If the above factors are assessed as increasing the risk of OAC development, the clinician should take appropriate steps to carefully remove the tooth in question, possibly carrying out a surgical extraction and in an appropriate setting. Hence, in such cases:

- Avoid using too much of apical pressure during tooth extraction
- Perform surgical extraction with roots sectioning
- Consider referral to OMFS at local hospital

== Treatment ==
The primary aim of treatment of a newly formed oroantral communication is to prevent the development of an oroantral fistula as well as chronic sinusitis. The decision on how to treat OAC/OAF depends on various factors. Small size communications between 1 and 2 mm in diameter, if uninfected, are likely to form a clot and heal by itself soon. Communications larger than this require treatments to close the defect and these interventions can be categorized into 3 types: surgical, non-surgical and pharmacological.

=== Surgery ===
Surgical methods are required if a large defect is present or if a defect persists. Surgery involves creating a flap utilizing local tissue to close the communication. There are a number of different flaps that can be used such as the buccal advancement flap, the buccal fat pad flap, a combination of the two and a palatal flap. The flap used is mostly dependent on the size and position based on the defect.

==== Buccal advancement flap ====

The buccal advancement flap is the most commonly used due to its simplicity, reliability and versatility. It involves cutting a broad based trapezoid shaped mucoperiosteal flap with two vertical incisions. The flap is cut buccally, is three sided and extends to the full depth of the sulcus.

==== Buccal fat pad flap ====

The buccal fat pad flap is also a popular option due to its high success rate. It is a simple procedure where the buccal extension of the anatomical fat pad is used for closure. These two flaps can be used in combination where the buccal fat pad covers the communication followed by a further covering via the buccal mucosal flap described above. This double layer flap has advantages over a single layer as it provides stable soft tissue covering, reduces the incidence of wound breakdown and defect recurrence as well as reducing the risk of postoperative infection.

Sutures, either non-resorbing or slowly resorbing, are generally used in the surgical repairs of OAC.

=== Non-surgical interventions ===
Ultimately, surgery is usually required to close an OAC/OAF. However, if surgery is not immediately available then non-surgical methods can be used to encourage the growth of oral mucosa between the oral cavity and the antrum. The aim of these methods is to protect the blood clot within the socket and help to prevent infection. One option is construction of a denture with an acrylic base plate or extension of the patient's existing denture to protect the socket and support the clot. These options are particularly helpful in patients who smoke as it provides protection from smoke inhalation. The socket can also be sutured over with mattress sutures if there is adequate soft tissue available.

=== Medication ===
Medications may be needed as an adjunct to assist the closure of the defect. Antibiotics can help control or prevent any sinus infections. Preoperative nasal decongestants usage can reduce any existing sinus inflammation which will aid surgical manipulation of the mucosa over the bone.

=== Postoperative care ===
Following all methods of OAC/OAF closure, the patients are instructed to avoid activities that could produce pressure changes between the nasal passages and oral cavity for at least 2 weeks due to risk of disruption to the healing process. Nose blowing and sneezing with a closed mouth are prohibited. A soft diet is also often advocated during this period. For the purpose of to prevent a postoperative infection, nasal decongestants and prophylactic antibiotics are frequently given subsequent to surgical procedures.

* _GIVEN DATA_

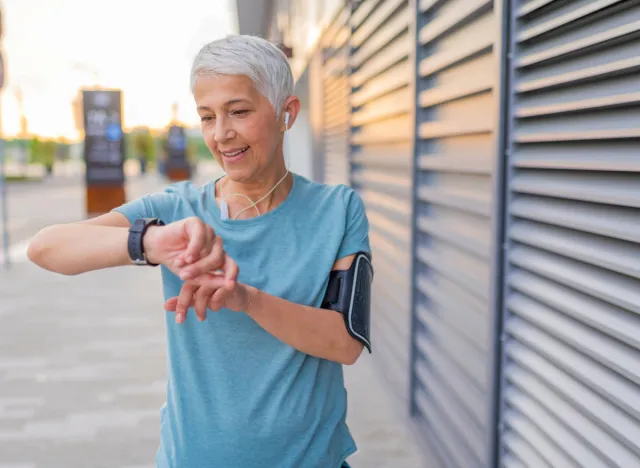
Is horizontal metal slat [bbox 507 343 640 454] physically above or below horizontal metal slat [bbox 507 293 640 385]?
below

* _PROBLEM_
Set down word for word the passage of the oroantral communication text that begins at the words "The buccal advancement flap is" and stops after "of postoperative infection.".

* _SOLUTION_
The buccal advancement flap is the most commonly used due to its simplicity, reliability and versatility. It involves cutting a broad based trapezoid shaped mucoperiosteal flap with two vertical incisions. The flap is cut buccally, is three sided and extends to the full depth of the sulcus.

==== Buccal fat pad flap ====

The buccal fat pad flap is also a popular option due to its high success rate. It is a simple procedure where the buccal extension of the anatomical fat pad is used for closure. These two flaps can be used in combination where the buccal fat pad covers the communication followed by a further covering via the buccal mucosal flap described above. This double layer flap has advantages over a single layer as it provides stable soft tissue covering, reduces the incidence of wound breakdown and defect recurrence as well as reducing the risk of postoperative infection.